Speaking in Belfast today, Mr Kelly said: "We now have Ian Paisley saying that he does not want the IRA to deal with the issues of arms and activities conclusively.
"After years of claiming that the issue of arms was at the top of the agenda for unionism, Ian Paisley is now demanding, bizarrely, that the IRA do not deal with the issue of their weapons.
"The DUP cannot be allowed to veto an agreement which deals with all outstanding issues including those of concern to unionists. The DUP cannot be allowed to paralysis the process of change set out in the Good Friday Agreement," Mr Kelly said.
Gerry Kelly, Sinn Fein
The Taoiseach will meet Mr Tony Blair on the sidelines of the European Council meeting in Brussels today to discuss the stumbling block of the verification of IRA decommissioning.

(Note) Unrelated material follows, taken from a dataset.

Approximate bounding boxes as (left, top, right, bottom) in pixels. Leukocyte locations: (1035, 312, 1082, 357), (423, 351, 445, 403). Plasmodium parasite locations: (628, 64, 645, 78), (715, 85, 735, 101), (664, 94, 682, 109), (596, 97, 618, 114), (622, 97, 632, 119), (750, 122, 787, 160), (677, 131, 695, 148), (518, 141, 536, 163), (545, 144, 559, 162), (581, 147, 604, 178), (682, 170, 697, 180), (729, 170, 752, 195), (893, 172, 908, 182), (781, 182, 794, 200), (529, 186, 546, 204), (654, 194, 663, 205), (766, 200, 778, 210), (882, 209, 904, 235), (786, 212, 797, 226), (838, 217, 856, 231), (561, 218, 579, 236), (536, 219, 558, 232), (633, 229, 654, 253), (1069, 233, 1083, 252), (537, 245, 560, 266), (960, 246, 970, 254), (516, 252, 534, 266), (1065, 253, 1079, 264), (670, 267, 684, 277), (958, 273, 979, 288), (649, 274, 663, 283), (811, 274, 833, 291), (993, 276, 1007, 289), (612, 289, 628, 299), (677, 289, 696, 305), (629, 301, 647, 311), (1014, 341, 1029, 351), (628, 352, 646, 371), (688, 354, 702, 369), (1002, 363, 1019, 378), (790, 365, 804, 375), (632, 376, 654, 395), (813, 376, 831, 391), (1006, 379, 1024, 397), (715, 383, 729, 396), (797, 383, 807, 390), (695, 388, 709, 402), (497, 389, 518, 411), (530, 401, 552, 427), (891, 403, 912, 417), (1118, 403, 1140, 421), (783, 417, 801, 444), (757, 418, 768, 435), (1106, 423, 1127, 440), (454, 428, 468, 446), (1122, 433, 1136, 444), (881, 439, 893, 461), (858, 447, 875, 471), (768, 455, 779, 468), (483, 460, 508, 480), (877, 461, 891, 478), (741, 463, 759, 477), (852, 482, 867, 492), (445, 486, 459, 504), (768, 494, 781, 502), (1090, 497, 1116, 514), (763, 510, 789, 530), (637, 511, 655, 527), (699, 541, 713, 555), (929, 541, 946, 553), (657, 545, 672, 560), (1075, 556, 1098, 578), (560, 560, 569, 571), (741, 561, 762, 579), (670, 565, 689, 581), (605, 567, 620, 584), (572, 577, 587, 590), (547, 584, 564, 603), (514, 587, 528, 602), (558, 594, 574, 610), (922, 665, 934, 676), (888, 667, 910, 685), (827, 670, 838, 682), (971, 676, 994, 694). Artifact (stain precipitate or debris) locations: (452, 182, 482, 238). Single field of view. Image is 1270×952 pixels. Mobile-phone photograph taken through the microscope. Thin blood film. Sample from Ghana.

Dr Paisley has insisted on extensive photographic evidence of IRA weapons' destruction - which he claims is needed to satisfy the unionist "man in the street". However, Sinn Féin and the IRA have branded the idea a non-starter and a humiliation too far.
Sinn Féin chairman Mr Mitchel McLaughlin said Mr Paisley was so intent on humiliating the IRA he was ready to throw away the chance of progress. He said the DUP leader giving the IRA an ultimatum not to deal conclusively with its weapons was "an absurd situation which would be laughable if it were not so serious".
Mr McLaughlin was careful not to comment on whether Mr Paisley's claims were correct. But he said the situation was now the "stuff of Alice in Wonderland".
He said: "It must appear to many, including surely some within his own party, that Ian Paisley's fixation on humiliating republicans now stands in the way of finding a resolution to the current problem."